Il a souligné que des flux migratoires massifs pouvaient avoir un effet déstabilisant pour la société, en faussant la concurrence sur le marché du travail, en plaçant les étrangers dans une situation de fragilité propice aux pires exploitations et en réduisant le soutien de l'opinion à une politique d'immigration régulière et à la nécessaire politique d'asile.

a ensuite souhaité revenir brièvement sur la politique de la France en matière d'immigration de travail. Le recours à la main-d'oeuvre étrangère est possible, à la demande des entreprises, après examen de la situation locale de l'emploi et vérification des règles d'égalité de traitement avec les salariés nationaux ou étrangers en situation régulière. La France est cependant dans une situation démographique plus favorable que celle de la plupart des pays européens et dispose d'importantes réserves de main-d'oeuvre, du fait du taux de chômage élevé des jeunes, des seniors et des étrangers en situation régulière. Il convient donc d'attirer surtout des cadres de haut niveau et des étudiants à fort potentiel. De plus, 100.000 étrangers entrés régulièrement sur le territoire accèdent, chaque année, de plein droit, au marché du travail.

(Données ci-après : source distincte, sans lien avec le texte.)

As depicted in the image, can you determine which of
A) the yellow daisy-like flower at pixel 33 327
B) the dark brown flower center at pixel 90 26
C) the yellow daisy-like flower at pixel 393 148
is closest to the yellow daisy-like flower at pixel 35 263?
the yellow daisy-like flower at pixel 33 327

a rappelé que la lutte contre le travail illégal était une priorité de la politique gouvernementale. Le Gouvernement a renforcé la coordination des différentes administrations concernées, notamment en réactivant la commission nationale de lutte contre le travail illégal, et a lancé un plan d'action en juin 2004, réactualisé en début d'année 2006.

Deux types d'infractions sont plus particulièrement en lien avec l'immigration clandestine : les prestations de services frauduleuses impliquant des entreprises étrangères et l'emploi d'étrangers sans titre.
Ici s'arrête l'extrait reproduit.